— begin QUOTED TEXT —
I'd call it "Signal Ground" and "Power Ground". After all, the amp output /speaker has to connect to a clean star point of this power ground, as does the Zobel. The capacitor leads themselves I would consider dirty. Due to the star topology however doesn't/shouldn't affect other returns, especially not the signal ground returns.
 
Excuse me, i have few question.
In the input stage, the clean GND (signal GND) is connected with RC filter input, input resistor, caps or resistors in the feedback line. But resistor of CCS and diode zener or resistor of cascode circuit must be connect in where to right way? Signal GND or Power GND?
 
They lead to their respective power supplies. If you use two supplies (one for the input/driver, one for the output) it goes to the Driver GND, if you use one supply they go to the Power GND.

No matter the GND group, each group has its own local star, all the stars come together in the main star between / after the buffer elcos. Though the Power GND leads that do not come directly from the board (speaker GND) go directly to the star at the buffer elcos.
— end QUOTED TEXT —
— begin ENTRIES PROVIDED —
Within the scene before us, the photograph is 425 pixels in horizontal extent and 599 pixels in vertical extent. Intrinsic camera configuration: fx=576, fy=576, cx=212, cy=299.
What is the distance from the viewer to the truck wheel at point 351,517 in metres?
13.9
— end ENTRIES PROVIDED —
— begin ENTRIES PROVIDED —
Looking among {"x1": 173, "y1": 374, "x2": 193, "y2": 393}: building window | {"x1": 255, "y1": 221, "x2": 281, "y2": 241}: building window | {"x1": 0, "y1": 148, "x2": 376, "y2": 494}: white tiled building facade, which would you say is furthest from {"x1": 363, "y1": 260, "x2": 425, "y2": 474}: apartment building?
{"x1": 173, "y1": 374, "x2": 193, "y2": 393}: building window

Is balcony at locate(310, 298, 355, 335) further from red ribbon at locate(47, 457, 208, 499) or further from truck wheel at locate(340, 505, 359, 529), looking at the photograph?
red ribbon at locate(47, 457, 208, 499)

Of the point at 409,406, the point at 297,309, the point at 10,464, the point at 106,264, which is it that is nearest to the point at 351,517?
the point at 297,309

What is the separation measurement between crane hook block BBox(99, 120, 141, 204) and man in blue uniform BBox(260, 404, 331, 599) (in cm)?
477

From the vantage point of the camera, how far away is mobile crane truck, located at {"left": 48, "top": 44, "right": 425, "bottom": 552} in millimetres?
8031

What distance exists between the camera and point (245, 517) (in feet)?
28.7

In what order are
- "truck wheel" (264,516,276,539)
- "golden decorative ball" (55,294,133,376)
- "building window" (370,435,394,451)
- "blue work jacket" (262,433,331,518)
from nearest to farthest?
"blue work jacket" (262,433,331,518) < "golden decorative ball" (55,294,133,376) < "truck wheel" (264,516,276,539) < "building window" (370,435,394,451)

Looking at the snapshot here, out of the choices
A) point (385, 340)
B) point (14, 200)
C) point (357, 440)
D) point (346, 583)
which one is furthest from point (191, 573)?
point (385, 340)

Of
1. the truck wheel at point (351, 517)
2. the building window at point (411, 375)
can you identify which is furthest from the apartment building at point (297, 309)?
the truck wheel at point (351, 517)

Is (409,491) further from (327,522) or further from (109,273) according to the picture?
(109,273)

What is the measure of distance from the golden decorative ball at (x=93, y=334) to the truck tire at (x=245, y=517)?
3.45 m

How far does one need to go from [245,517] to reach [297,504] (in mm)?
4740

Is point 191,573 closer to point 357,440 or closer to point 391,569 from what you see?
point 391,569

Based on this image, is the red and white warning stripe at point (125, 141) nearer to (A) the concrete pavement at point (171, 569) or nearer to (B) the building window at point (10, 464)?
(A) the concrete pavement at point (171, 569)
— end ENTRIES PROVIDED —
→ **THE REQUEST**: Say whether each statement agrees with the amplifier grounding text, answering yes or no and quoting the deciding words: 1. The capacitor leads are considered clean. 2. The Zobel connects to a clean star point of the power ground. 3. The speaker ground goes directly to the star at the buffer elcos.

→ **CORRECT OUTPUT**:
1. No: "The capacitor leads themselves I would consider dirty."
2. Yes: "the amp output /speaker has to connect to a clean star point of this power ground, as does the Zobel."
3. Yes: "the Power GND leads that do not come directly from the board (speaker GND) go directly to the star at the buffer elcos."